Dalam memanfaatkan alam diperlukan iptek, karena alam memiliki ukuran, aturan
dan hukum tersendiri. Alam perlu didayagunakan
dengan tidak mengesampikan aspek pelestariannya.
Sumber pengetahuan
adalah Allah. Penguasaan dan pengembangannya disandarkan pada pemahaman terhadap
ayat-ayat Allah. Ayat – ayat tersebut berupa wahyu dan seluruh ciptaan-Nya.
Untuk mengetahui dan mengembangkan pemahaman terhadap ayat-ayat Allah itulah
manusia mengerahkan kesadaran moral, potensi kreatif berupa akal dan aktifitas intelektualnya. Di
sini lalu diperlukan penalaran yang tinggi dan ijtihat yang utuh terhadap
ayat-ayat Allah.
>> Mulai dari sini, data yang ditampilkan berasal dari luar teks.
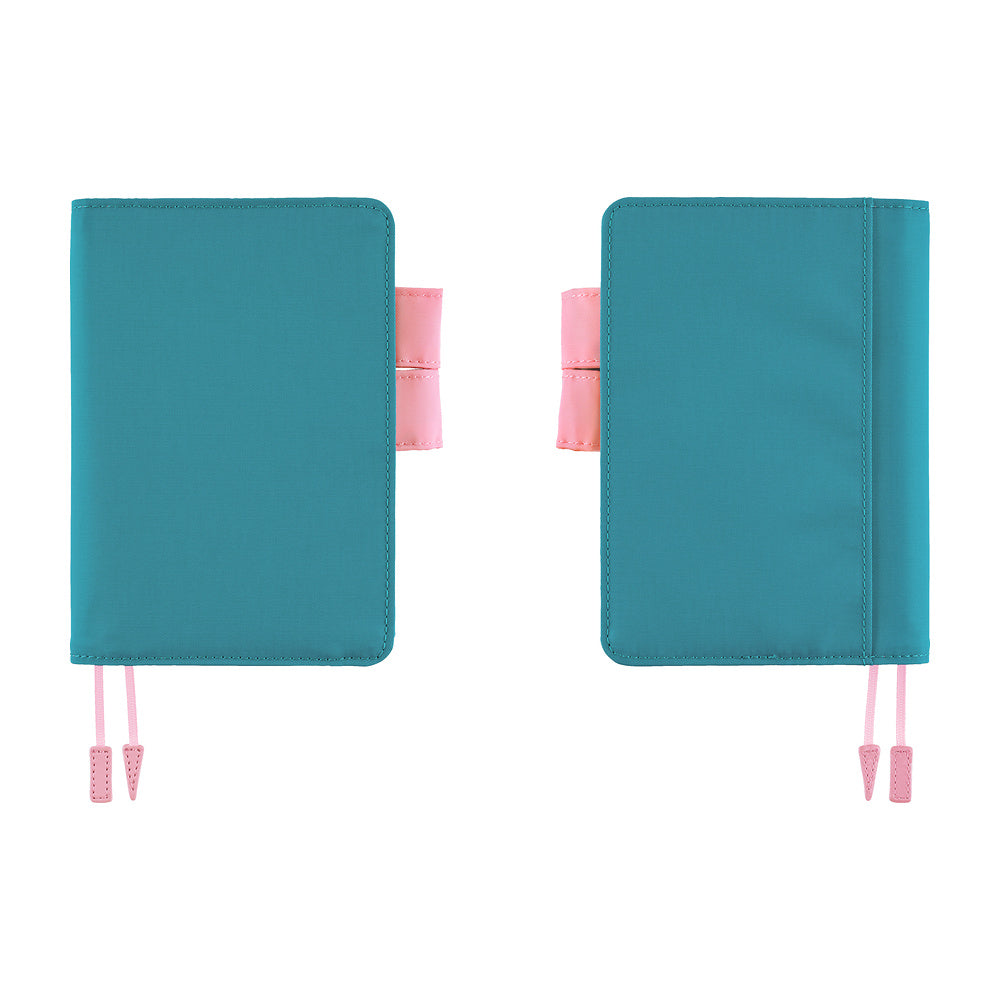 Hobonichi A6 book cover in teal shown from front and back, with pink pen loop and bookmark tassels.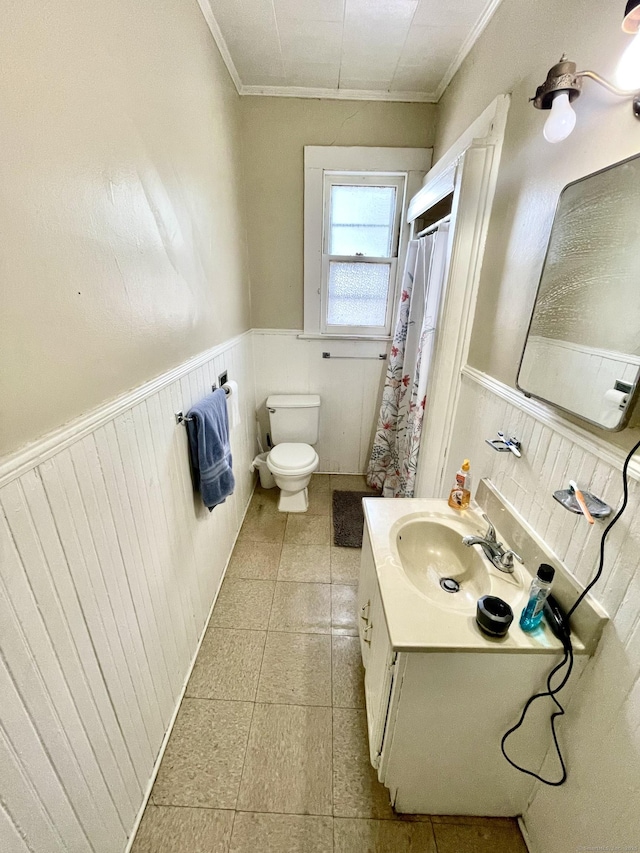 271 S Main St, Torrington, CT 06790 - bathroom featuring a wainscoted wall, vanity, crown molding, a shower with curtain, and tile patterned flooring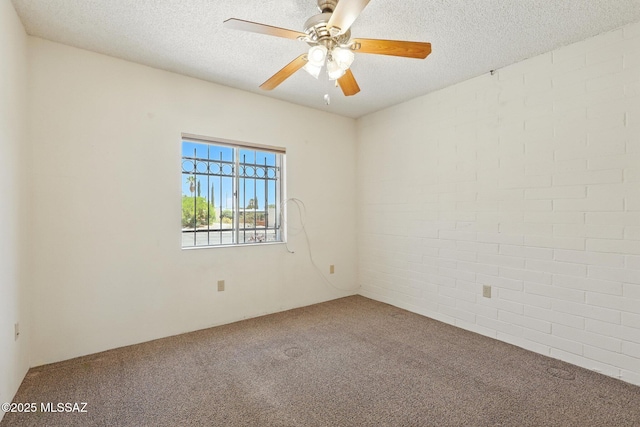 1358 S Desert Meadows Cir, Green Valley, AZ 85614 - carpeted spare room with a ceiling fan and a textured ceiling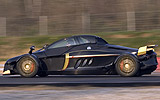 Tramontana R. Modelo 2009. Imagen. Exterior. Lateral. Coche en movimiento. Carretera. Negro.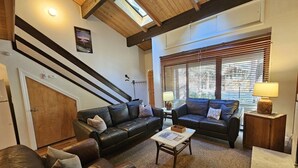 A spacious living room with two leather sofas, a coffee table, and a wooden cabinet. There is a staircase with black railings and a skylight above. - Cartwright Corner Condo 4 Bedroom Townhouse by RedAwning (Incline Village)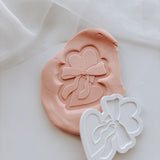 Heart shaped biscuit with bow stamp and cutter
Pengembangan pemahaman tersebut pada akhirnya tersistematis
dalam ilmu pengetahuan yang menghasilkan teknologi. Iptek itu merupakan
perwujudan fisik dari ilmu pengetahuan yang dimiliki manusia. Iptek juga
menunjuk pada kebaharuan manusia yang terus
berubah. Penciptaan, pengembangan
dan penguasaan atas iptek merupakan keniscayaan yang sulit dihindari. Jika
manusia mengingkan kemudahan hidup, untuk kesejahteraan dan kemakmuran bersama,
usaha untuk memanfaatkan iptek tersebut menuntut pengembangan semangat
kebenaran, keadilan, kemanusiaan dan kedamaian.
Semua hal tersebut
dilaksanakan sepanjang hayat, seiring perjalanan hidup manusia dan keluasan
iptek. Sehingga, berbarengan dengan keteguhan iman-tauhid, manusia dapar
menempatkan diri pada derajat yang tinggi.
BAB III
PENUTUP
Itulah
Nilai Dasar Pergerakan Mahasiswa Islam Indonesia yang dipergunakan sebagai
landasan teologis normatif, etis dalam pola pikir, sikap, dan perilaku warga
PMII, baik secara perorangan maupun bersama-sama. Dengan nilai dasar tersebut
dituju ribadi muslim yang berbudi luhur, berilmu, bertaqwa, cakap, dan
bertanggungjawab dalam mengamalkan ilmu pengetahuannya. Sosok yang ditujuh
adalah sosok ulil albab Indonesia yang kritis, inovatif, transformatif, yang
sadar akan posisi dan peranya sebagai khalifah Allah dibumi ini.